By KEVIN FREKING and HANNAH FINGERHUT
By KEVIN FREKING and HANNAH FINGERHUT
The survey finds that what was once unified opinion about the pandemic has eroded over the past two months. Half of Americans now favor stay-at-home orders, down from about 6 in 10 one month ago and 8 in 10 in April. And about 6 in 10 favor limits on how many people can gather together, down from about 7 in 10 one month ago and about 8 in 10 in April.
In April, 78% of Americans said they were at least moderately worried that they or a family member might be infected with the virus, but that figure declined to 68% in early June. Those saying they are very or extremely worried is also down, from 43% in April to 32% this month.
On Wednesday, the U.S. reported 34,300 new COVID-19 cases, near the high of 36,400 reached on a single day in April in a count kept by Johns Hopkins University. The country has suffered more than 120,000 deaths from COVID-19, more than any other nation, many of them among older Americans.
Troubling surges in confirmed cases have worsened this week in several states that set single-day records for new cases :Arizona, California, Mississippi, Nevada, Texas and Oklahoma. Some of those states also broke hospitalization records, as did North Carolina and South Carolina.
The changes in opinion about the coronavirus are due in large part to a shift among Republicans, led by President Donald Trump, who opted to relaunch his reelection campaign last weekend with a large indoor rally in Tulsa, Oklahoma, despite requests from some health officials to delay. Most of those in attendance followed the lead of the president when he is out in public and did not wear a mask.

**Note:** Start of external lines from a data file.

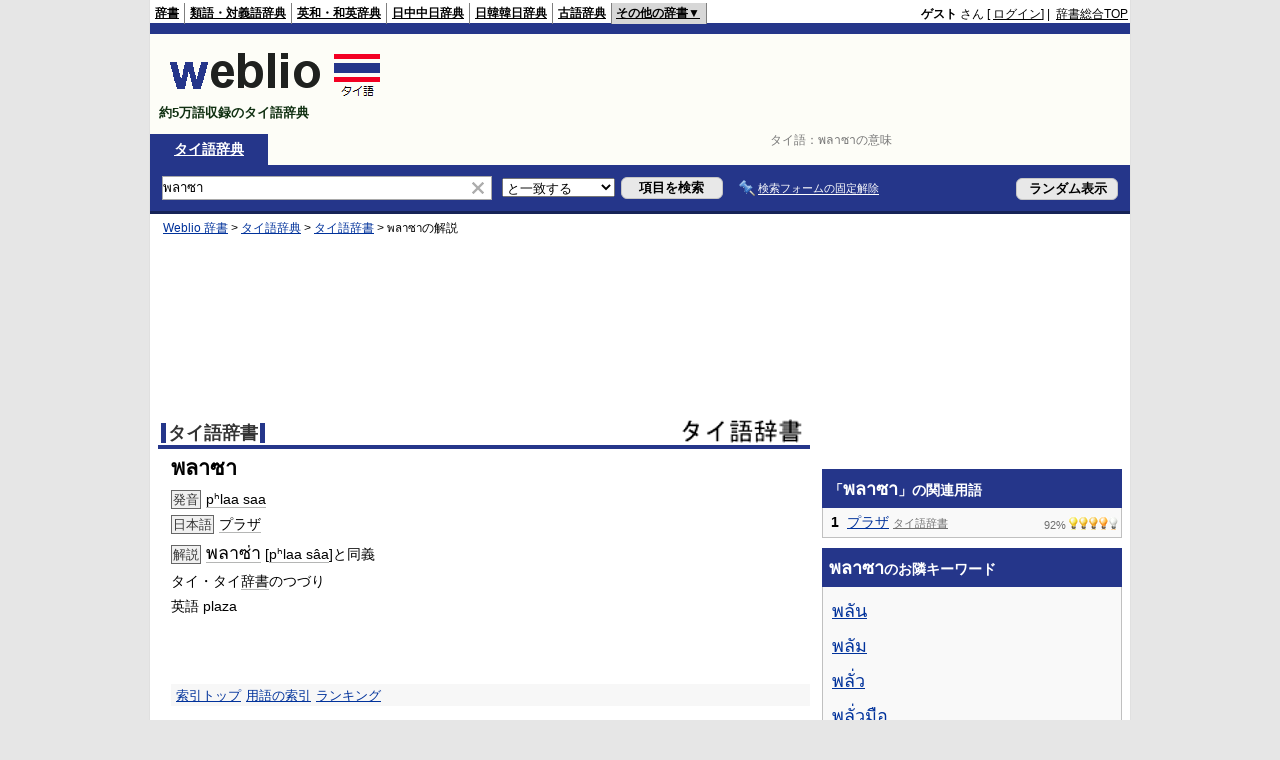

--- FILE ---
content_type: text/html; charset=utf-8
request_url: https://www.google.com/recaptcha/api2/aframe
body_size: 268
content:
<!DOCTYPE HTML><html><head><meta http-equiv="content-type" content="text/html; charset=UTF-8"></head><body><script nonce="FiE0D4xKrfyNXtIXWKMB4A">/** Anti-fraud and anti-abuse applications only. See google.com/recaptcha */ try{var clients={'sodar':'https://pagead2.googlesyndication.com/pagead/sodar?'};window.addEventListener("message",function(a){try{if(a.source===window.parent){var b=JSON.parse(a.data);var c=clients[b['id']];if(c){var d=document.createElement('img');d.src=c+b['params']+'&rc='+(localStorage.getItem("rc::a")?sessionStorage.getItem("rc::b"):"");window.document.body.appendChild(d);sessionStorage.setItem("rc::e",parseInt(sessionStorage.getItem("rc::e")||0)+1);localStorage.setItem("rc::h",'1769087554988');}}}catch(b){}});window.parent.postMessage("_grecaptcha_ready", "*");}catch(b){}</script></body></html>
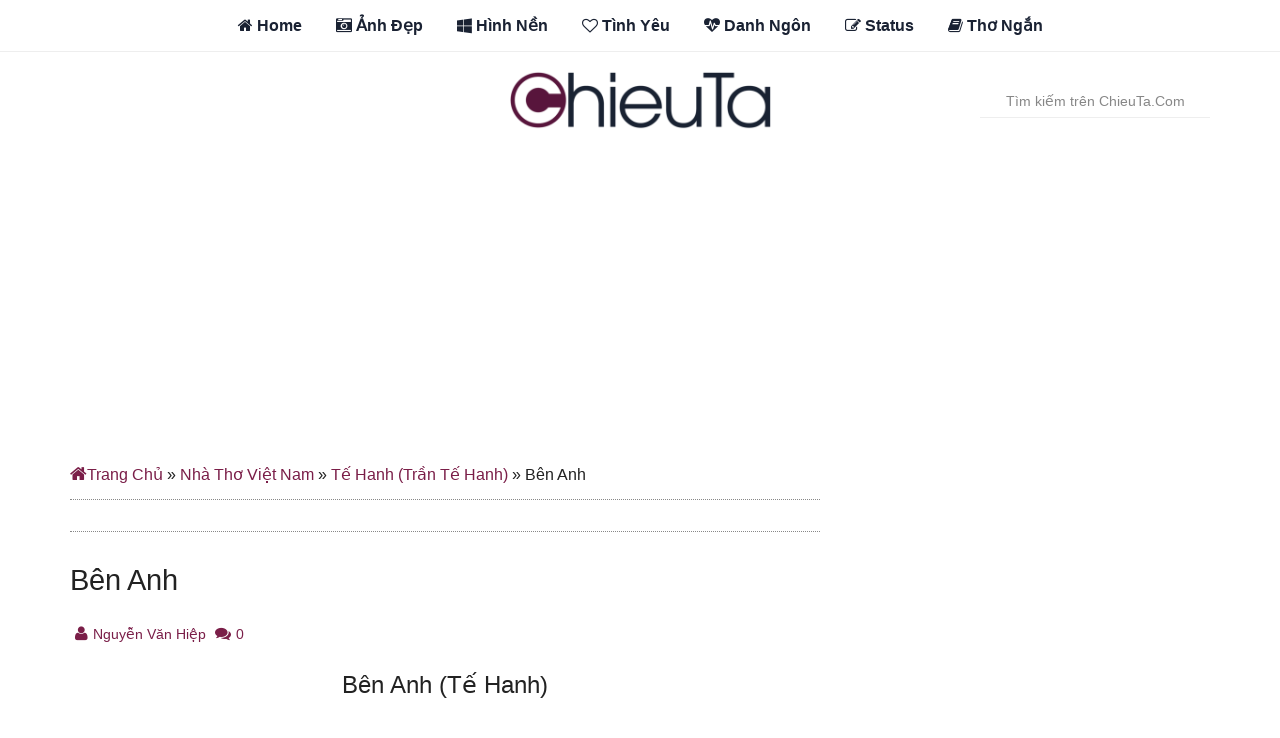

--- FILE ---
content_type: text/html; charset=utf-8
request_url: https://www.google.com/recaptcha/api2/aframe
body_size: 257
content:
<!DOCTYPE HTML><html><head><meta http-equiv="content-type" content="text/html; charset=UTF-8"></head><body><script nonce="uvaSsnbGOhvKZJpovx9G-g">/** Anti-fraud and anti-abuse applications only. See google.com/recaptcha */ try{var clients={'sodar':'https://pagead2.googlesyndication.com/pagead/sodar?'};window.addEventListener("message",function(a){try{if(a.source===window.parent){var b=JSON.parse(a.data);var c=clients[b['id']];if(c){var d=document.createElement('img');d.src=c+b['params']+'&rc='+(localStorage.getItem("rc::a")?sessionStorage.getItem("rc::b"):"");window.document.body.appendChild(d);sessionStorage.setItem("rc::e",parseInt(sessionStorage.getItem("rc::e")||0)+1);localStorage.setItem("rc::h",'1768908539671');}}}catch(b){}});window.parent.postMessage("_grecaptcha_ready", "*");}catch(b){}</script></body></html>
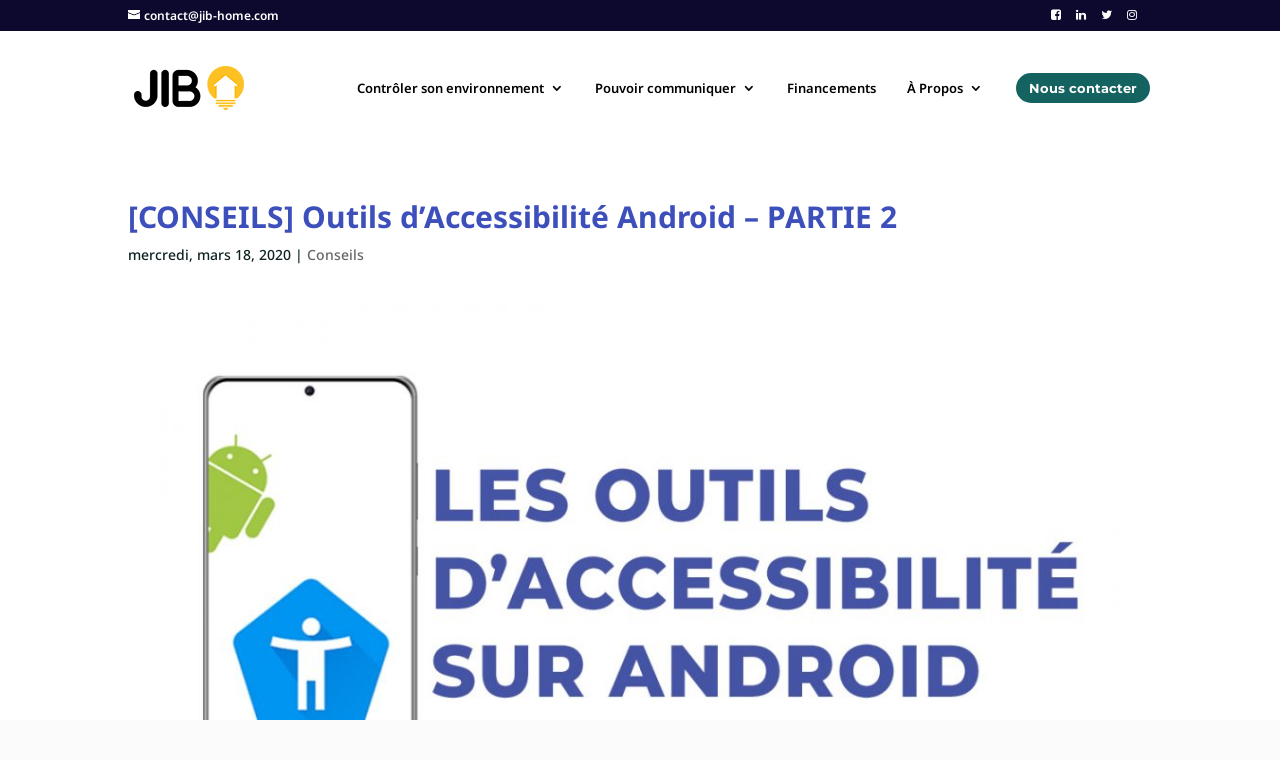

--- FILE ---
content_type: text/css
request_url: https://jib-home.com/wp-content/litespeed/css/4d310bf5fb441a6f41e7116659d73b6a.css?ver=a8341
body_size: -275
content:
.mega-menu-last-modified-1757417762{content:'Tuesday 9th September 2025 11:36:02 UTC'}

--- FILE ---
content_type: text/css
request_url: https://jib-home.com/wp-content/et-cache/231894/et-core-unified-deferred-231894.min.css?ver=1769074903
body_size: -138
content:
.et_pb_posts_nav.et_pb_post_nav_0 span a,.et_pb_posts_nav.et_pb_post_nav_0 span a span{color:#fdc124!important}.et_pb_section_2.et_pb_section{padding-bottom:0px;margin-top:0px}.et_pb_row_3.et_pb_row{padding-top:0px!important;margin-top:-8px!important;padding-top:0px}.et_pb_text_20.et_pb_text{color:#000000!important}.et_pb_text_20 h2{font-size:25px;color:#000000!important}.et_pb_section_3{min-height:408px}.et_pb_blog_0 .et_pb_post .entry-title,.et_pb_blog_0 .not-found-title{font-size:18px!important}.et_pb_blog_0 .et_pb_post .post-content,.et_pb_blog_0.et_pb_bg_layout_light .et_pb_post .post-content p,.et_pb_blog_0.et_pb_bg_layout_dark .et_pb_post .post-content p{font-size:12px}.et_pb_blog_0 .et_pb_post div.post-content a.more-link{font-size:10px}.et_pb_blog_0 article.et_pb_post{box-shadow:0px 12px 18px -6px rgba(0,0,0,0.3)}

--- FILE ---
content_type: application/javascript
request_url: https://prism.app-us1.com/?a=27448560&u=https%3A%2F%2Fjib-home.com%2Foutils-accessibilite-handicap-android-smartphone%2F
body_size: 122
content:
window.visitorGlobalObject=window.visitorGlobalObject||window.prismGlobalObject;window.visitorGlobalObject.setVisitorId('07d34e0f-5e45-420e-8ca5-d9af28c163fe', '27448560');window.visitorGlobalObject.setWhitelistedServices('tracking', '27448560');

About 8 in 10 Democrats say they are worried they or a family member will be infected, compared with about half of Republicans. Three in 10 Republicans support stay-at-home orders, while roughly twice as many Democrats do. Roughly three-quarters of Democrats, but only about 4 in 10 Republicans, favor limiting the size of gatherings to 10 people or fewer.
“I feel like if we don’t (reopen), we could have a really big economic crisis,” said Kara Paine, a Republican from Lewiston, Maine. “As it stands, I think we’re going to have some pretty long-term, lasting effects from people being out of work for so long. Eviction processes were kind of put on hold, and I feel like once those start, I think we’re going to see how much damage has been done. We can’t keep shutdown forever in fear of a virus.”
Americans’ assessment of the economy improved in the June survey as states reopened, with Republicans largely responsible for the more positive thinking – 85% of Democrats say economic conditions in American are “poor,” while 65% of Republicans describe them as “good.”
The weight of the pandemic’s human toll, however, may swing elected officials — including Republicans — back toward where many Americans still stand on public health measures.
New York, New Jersey and Connecticut announced this week that travelers from states with high infection rates must quarantine for 14 days upon arrival. About half of Americans overall favor restricting travel within the U.S., although there is a partisan split on this issue, too, with roughly two-thirds of Democrats in favor compared with about 4 in 10 Republicans.
On Thursday, Texas’ Republican governor, Greg Abbott, said the state would pause a reopening plan that made the state one of the first to lift lockdown orders. Texas has reported more than 11,000 new cases in the previous two days and the number of COVID-19 patients has more than doubled in the past two weeks.
The AP-NORC poll of 1,301 adults was conducted June 11-15 using a sample drawn from NORC’s probability-based AmeriSpeak Panel, which is designed to be representative of the U.S. population. The margin of sampling error for all respondents is plus or minus 3.7 percentage points.